Enjoy it - it's normal - & hilarious! :lol:


----------



## MoonbeamHH

Mine likes to play with my necklace, I think she is attracted to sterling silver necklaces that is on my neck. :lol: She likes to bob it back and forth, then she'll anoint then go back to the same thing. I have thought about buying a small bell and have it attached to the cage n see if she'll do the same thing.


----------



## Godzilla Girl

Nigel will anoint with my wool sweaters, but only the wool ones. He has no use for artificial fibers.


----------



## Nell

It's hedgehog for "I like this smell." 

My hedgehog is nuts about deodorant... he's pretty much an armpit shark as a result if it's been freshly applied. 
Other known targets:
My marketing book.
Cilantro
The first mealworm he ate. 
My bed sheets (He would get mad when I tried helping him pull a chunk of an otherwise tightly stretched sheet)
My recently washed hair (I think he's all about human scenting products...he'd probably go nuts in a perfume store)


I wish he'd anoint more...even when he seems to be exceedingly pissed when he finds an anointing target it's like he forgets about everything.


----------



## MomLady

My Nara has only anointed once and it was over my hair.

She does like to chew on my t-shirt and leaves "wet patches".

She is fascinated by my metal zipper pull on my jacket. I try to keep her from chewing on it; I don't want her to break her teeth or anything. She gives me a huff for stopping her. 

Sometimes it's for their own good!

Donna


----------



## Olympia

Clémentine doesn't anoint much but she likes to bite buttons and also the ruffle on of my blouses.

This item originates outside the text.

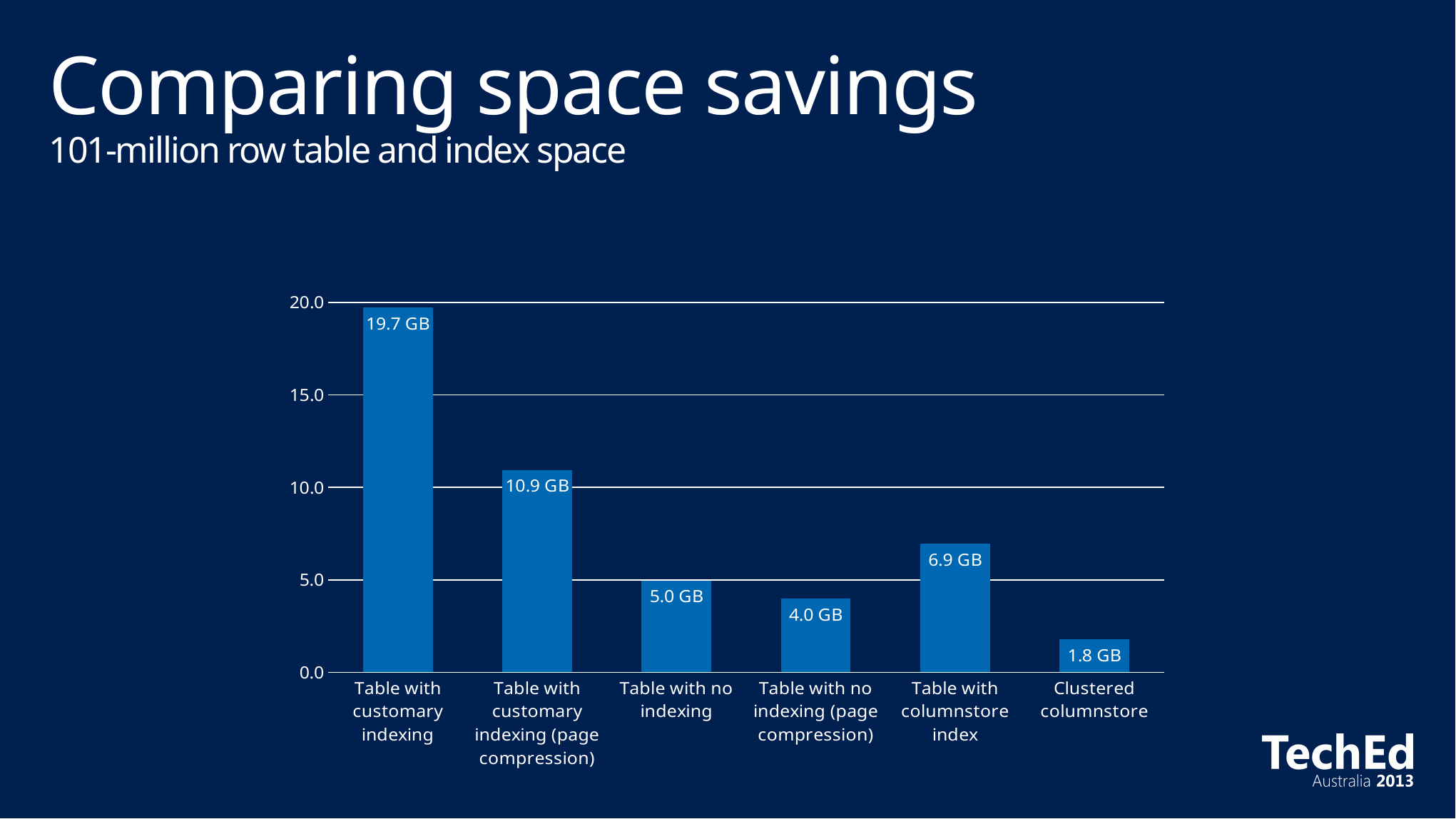
What is the difference between "Table with customary indexing" and "Table with customary indexing (page compression)"? 8.8 GB What is the subtitle of the slide below "Comparing space savings"? 101-million row table and index space What is the value for "Clustered columnstore"? 1.8 GB Which is larger: "Table with columnstore index" or "Table with no indexing"? Table with columnstore index What is the difference between "Table with no indexing" and "Table with no indexing (page compression)"? 1.0 GB What is the value for "Table with columnstore index"? 6.9 GB What kind of chart is shown on the slide? Bar chart What is the value for "Table with customary indexing"? 19.7 GB Is the value for "Table with customary indexing (page compression)" greater or less than 10.0? greater How many categories are shown on the chart? 6 Which category has the highest value? Table with customary indexing Which category has the lowest value? Clustered columnstore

Zoé will anoint on just about any food that is not her regular kibble or meal worms. It makes it fun to give her new treats but very messy.


----------



## spastic_jedi

Moose goes nuts for my socks when I am sitting on the floor with him. If I am laying down he'll attack my armpit (I guess he can smell the deodorant) :lol: 

Hiccup loves to chew on my best friend's jeans and his socks :lol:


----------



## dreslerhedgehog

my hedgehog likes to eat my smelly socks, is it okay that I let him do it? or is it bad for him


----------



## nikki

Please check the date on a thread before posting. This thread is from 2010 so it's eight years old. Do not post on old threads. If you have a question start your own thread with the question.


----------